Essays On Nonparametric And High Dimensional Econometrics written by Jesper Riis-Vestergaard Soerensen and has been published by this book supported file pdf, txt, epub, kindle and other format this book has been release on 2018 with categories.


This dissertation studies questions related to identification, estimation, and specification testing of nonparametric and high-dimensional econometric models. The thesis is composed by two chapters. In Chapter 1, I propose specification tests for two formally distinct but related classes of econometric models: (1) semiparametric conditional moment restriction models dependent on conditional expectation functions, and (2) a class of high-dimensional unconditional moment restriction models dependent on high-dimensional best linear predictors. These classes may be motivated by economic models in which agents make choices under uncertainty and therefore have to predict payoff-relevant variables such as the behavior of other agents. The proposed tests are shown to be both asymptotically correctly sized and consistent. Moreover, I establish a bound on the rate of local alternatives for which the test for high-dimensional unconditional moment restriction models is consistent. These results allow researchers to test the specification of their models without introducing additional parametric, typically ad hoc, assumptions on expectations.
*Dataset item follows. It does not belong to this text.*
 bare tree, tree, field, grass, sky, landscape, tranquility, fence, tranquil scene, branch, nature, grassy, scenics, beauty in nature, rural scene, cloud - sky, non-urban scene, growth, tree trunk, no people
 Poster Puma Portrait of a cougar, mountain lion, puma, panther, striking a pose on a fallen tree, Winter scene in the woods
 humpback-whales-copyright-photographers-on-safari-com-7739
In Chapter 2, I show that it is possible to identify and estimate a generalized panel regression model (GPRM) without imposing any parametric structure on (1) the function of observable explanatory variables, (2) the systematic function through which the function of observable explanatory variables, fixed effect, and disturbance term generate the outcome variable, or (3) the distribution of unobservables. I proceed with estimation using a series maximum rank correlation estimator (SMRCE) of the function of observable explanatory variables and provide conditions under which L2-consistency is achieved. I also provide conditions under which both L2 and uniform convergence rates of the SMRCE may be derived.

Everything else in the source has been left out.